A national oil company in Southeast Asia cut exploration interpretation cycle time from six weeks per prospect to four days — and reduced geoscientist hours by 72% — by deploying an agentic interpretation loop that proposes horizon picks, flags low-confidence zones, and learns from every correction. The bottleneck wasn't compute; it was turning scarce expert judgment into a scalable, consistent asset.
At a glance
Three metrics tell the story of what changed when a human-in-the-loop agent joined the interpretation workflow.
Interpretation cycle time
Geoscientist hours per prospect
Cross-team pick consistency
The challenge
The national oil company operates a diverse exploration portfolio across six basins. Every new prospect begins with a seismic-interpretation exercise: a geoscientist loads a 3D volume, picks key horizons, maps fault networks, and estimates structure. The work is deliberate, detail-heavy, and resistant to shortcuts. A typical prospect took six to eight weeks from acquisition handover to a completed interpretation ready for portfolio ranking.
Time was the obvious problem. With a pipeline of twenty-plus prospects in queue and a geoscience team of eleven, the backlog stretched into quarters. But the deeper issue was consistency. Three geoscientists interpreting the same volume would produce three subtly different fault maps and horizon surfaces. When leadership tried to rank prospects basin-wide, the variance in structural closure estimates made apples-to-apples comparison impossible.
The exploration manager framed the brief plainly: we need to interpret faster, and we need the interpretations to agree with each other when the geology is the same. Manual quality control wasn't scaling, and hiring more geoscientists wouldn't solve the consistency gap.
What we did
We built an agentic interpretation loop — a foundation model fine-tuned on the basin's own labelled seismic volumes, wrapped in a review agent that proposes picks, assesses its own confidence, and routes uncertain sections back to a human geoscientist.
The system works in three passes. First, the model ingests a 3D seismic volume and generates a complete interpretation: horizon surfaces for five key stratigraphic markers and a fault-network skeleton. Second, the review agent scores every inline and crossline pick for geologic plausibility — does the horizon stay continuous across faults, does the dip magnitude match adjacent sections, are there polarity flips that suggest mis-ties. Any segment scoring below a confidence threshold gets flagged. Third, a geoscientist reviews only the flagged zones, accepts or corrects the picks, and commits the edits. Those corrections flow back into the training loop, so the model learns the interpreter's judgment over time.

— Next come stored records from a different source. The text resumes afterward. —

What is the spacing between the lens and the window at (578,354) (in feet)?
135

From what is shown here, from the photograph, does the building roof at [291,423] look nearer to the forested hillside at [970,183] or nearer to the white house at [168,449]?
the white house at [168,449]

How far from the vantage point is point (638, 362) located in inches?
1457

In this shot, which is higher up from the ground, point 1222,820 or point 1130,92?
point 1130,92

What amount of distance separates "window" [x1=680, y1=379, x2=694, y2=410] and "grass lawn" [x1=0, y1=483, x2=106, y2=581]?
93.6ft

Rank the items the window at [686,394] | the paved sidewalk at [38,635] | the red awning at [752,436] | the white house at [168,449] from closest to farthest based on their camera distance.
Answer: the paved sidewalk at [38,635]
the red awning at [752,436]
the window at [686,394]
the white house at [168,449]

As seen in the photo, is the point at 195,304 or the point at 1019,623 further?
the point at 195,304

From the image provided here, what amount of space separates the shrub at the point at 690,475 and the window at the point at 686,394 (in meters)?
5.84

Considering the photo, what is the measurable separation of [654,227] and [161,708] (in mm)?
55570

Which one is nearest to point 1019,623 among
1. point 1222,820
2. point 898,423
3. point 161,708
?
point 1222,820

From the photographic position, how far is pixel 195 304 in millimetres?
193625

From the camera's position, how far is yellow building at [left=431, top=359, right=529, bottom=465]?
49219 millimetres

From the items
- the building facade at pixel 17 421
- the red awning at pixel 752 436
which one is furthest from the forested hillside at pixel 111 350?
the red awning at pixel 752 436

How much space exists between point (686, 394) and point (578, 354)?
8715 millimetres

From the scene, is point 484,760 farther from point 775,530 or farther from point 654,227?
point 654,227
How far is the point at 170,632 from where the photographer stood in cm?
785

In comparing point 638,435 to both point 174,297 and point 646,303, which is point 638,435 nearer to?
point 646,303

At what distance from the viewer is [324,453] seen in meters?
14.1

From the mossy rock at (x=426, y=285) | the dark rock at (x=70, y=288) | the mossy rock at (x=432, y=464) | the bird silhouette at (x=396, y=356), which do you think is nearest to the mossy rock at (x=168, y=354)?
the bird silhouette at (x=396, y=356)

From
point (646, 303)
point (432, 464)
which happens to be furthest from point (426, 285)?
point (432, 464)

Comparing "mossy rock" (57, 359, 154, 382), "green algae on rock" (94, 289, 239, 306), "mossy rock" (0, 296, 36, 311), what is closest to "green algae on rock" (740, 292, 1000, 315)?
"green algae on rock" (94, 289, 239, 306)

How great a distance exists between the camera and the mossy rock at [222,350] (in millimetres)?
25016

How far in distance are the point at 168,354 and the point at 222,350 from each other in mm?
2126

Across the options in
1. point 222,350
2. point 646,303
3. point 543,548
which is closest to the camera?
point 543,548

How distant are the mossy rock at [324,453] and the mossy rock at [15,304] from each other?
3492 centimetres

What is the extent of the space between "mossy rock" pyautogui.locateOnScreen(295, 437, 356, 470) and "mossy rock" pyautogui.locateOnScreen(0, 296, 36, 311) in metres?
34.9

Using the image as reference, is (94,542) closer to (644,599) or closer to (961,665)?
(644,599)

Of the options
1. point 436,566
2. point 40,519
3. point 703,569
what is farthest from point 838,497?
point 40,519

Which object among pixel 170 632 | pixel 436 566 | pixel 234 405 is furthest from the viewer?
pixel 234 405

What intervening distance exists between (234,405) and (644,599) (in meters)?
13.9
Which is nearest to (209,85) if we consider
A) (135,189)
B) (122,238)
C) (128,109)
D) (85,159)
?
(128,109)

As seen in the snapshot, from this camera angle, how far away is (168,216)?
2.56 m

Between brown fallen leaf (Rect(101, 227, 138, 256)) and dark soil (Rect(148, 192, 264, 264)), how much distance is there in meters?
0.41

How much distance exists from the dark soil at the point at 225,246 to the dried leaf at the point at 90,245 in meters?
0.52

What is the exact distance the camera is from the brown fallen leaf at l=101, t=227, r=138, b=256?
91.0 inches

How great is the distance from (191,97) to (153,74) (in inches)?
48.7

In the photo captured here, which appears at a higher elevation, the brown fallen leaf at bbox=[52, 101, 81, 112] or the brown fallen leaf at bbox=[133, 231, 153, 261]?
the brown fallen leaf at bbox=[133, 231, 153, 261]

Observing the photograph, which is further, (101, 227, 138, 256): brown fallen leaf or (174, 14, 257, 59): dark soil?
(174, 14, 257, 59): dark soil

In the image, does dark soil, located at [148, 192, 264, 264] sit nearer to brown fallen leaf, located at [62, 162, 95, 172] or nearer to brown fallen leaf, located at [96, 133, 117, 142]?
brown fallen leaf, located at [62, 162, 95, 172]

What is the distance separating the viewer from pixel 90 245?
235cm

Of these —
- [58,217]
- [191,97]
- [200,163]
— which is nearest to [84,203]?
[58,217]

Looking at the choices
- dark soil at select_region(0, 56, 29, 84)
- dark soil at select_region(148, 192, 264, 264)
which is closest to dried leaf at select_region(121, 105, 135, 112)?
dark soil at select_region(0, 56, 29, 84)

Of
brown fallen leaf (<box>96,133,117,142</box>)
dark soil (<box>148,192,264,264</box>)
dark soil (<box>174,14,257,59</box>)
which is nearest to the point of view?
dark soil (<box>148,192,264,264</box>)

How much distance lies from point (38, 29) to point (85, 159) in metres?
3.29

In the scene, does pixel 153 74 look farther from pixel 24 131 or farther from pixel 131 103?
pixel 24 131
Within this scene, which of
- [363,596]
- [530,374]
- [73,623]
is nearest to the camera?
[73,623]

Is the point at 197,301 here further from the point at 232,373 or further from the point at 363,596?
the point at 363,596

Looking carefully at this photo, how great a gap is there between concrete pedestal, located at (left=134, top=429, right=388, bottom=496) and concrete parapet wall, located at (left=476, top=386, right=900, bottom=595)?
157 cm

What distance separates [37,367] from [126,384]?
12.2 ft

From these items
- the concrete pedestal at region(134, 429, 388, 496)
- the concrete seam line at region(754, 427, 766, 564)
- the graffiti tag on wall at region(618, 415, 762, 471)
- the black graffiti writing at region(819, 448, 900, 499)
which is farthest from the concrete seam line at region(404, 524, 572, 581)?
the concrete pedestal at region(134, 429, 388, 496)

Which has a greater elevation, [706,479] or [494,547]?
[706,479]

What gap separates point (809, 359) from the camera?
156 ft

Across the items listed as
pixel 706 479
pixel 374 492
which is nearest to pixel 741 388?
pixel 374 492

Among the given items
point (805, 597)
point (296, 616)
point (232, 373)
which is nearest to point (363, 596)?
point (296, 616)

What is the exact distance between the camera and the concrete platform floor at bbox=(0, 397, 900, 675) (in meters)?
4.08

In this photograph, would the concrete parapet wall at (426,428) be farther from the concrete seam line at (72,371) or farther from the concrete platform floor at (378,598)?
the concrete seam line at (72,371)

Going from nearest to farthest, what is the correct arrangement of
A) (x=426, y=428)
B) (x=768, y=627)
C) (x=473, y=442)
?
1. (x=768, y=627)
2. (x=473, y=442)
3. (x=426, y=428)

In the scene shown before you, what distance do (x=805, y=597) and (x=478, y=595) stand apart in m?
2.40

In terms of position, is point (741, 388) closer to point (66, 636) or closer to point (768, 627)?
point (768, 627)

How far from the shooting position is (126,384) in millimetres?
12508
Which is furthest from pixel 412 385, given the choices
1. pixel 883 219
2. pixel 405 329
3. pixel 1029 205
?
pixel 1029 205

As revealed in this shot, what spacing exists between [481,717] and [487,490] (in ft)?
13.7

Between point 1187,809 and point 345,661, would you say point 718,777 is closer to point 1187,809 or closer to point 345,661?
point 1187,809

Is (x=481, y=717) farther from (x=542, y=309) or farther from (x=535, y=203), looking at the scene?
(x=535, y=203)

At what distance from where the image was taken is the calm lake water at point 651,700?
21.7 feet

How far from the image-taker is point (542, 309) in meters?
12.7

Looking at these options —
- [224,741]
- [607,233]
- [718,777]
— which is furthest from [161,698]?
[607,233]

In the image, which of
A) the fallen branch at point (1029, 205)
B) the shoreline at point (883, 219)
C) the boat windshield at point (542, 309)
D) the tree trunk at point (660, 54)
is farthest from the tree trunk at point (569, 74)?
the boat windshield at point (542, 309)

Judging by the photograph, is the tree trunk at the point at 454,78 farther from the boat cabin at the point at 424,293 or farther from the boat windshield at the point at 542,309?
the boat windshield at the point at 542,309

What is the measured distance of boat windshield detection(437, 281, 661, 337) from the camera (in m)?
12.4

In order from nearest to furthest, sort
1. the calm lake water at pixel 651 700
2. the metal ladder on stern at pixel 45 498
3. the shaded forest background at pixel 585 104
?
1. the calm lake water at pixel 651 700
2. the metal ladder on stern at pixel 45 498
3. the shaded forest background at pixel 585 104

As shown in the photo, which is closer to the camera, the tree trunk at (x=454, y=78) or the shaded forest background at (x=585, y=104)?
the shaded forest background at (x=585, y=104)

The fine-tuning corpus came from twelve legacy prospects the team had already interpreted by hand — roughly 140 labelled inlines and 95 crosslines per volume. We augmented with synthetic fault geometries to teach the model how to handle throw variability and relay ramps, features under-represented in the labeled set.
The three-pass interpretation loop
Model proposes full interpretation
Horizons + fault network for the entire 3D volume
Review agent scores confidence
Flags low-plausibility picks and routing uncertain zones to human review
Geoscientist corrects flagged zones
Edits feed back into fine-tuning for the next prospect
The outcome
The first production prospect took nine days end-to-end — the geoscientist spent four hours reviewing flags, made corrections on 11% of the proposed picks, and signed off. By the third prospect, cycle time dropped to four days and review hours to ninety minutes. The model had learned the interpreter's style: where she expected horizons to pinch out near salt diapirs, how she handled ambiguous fault terminations.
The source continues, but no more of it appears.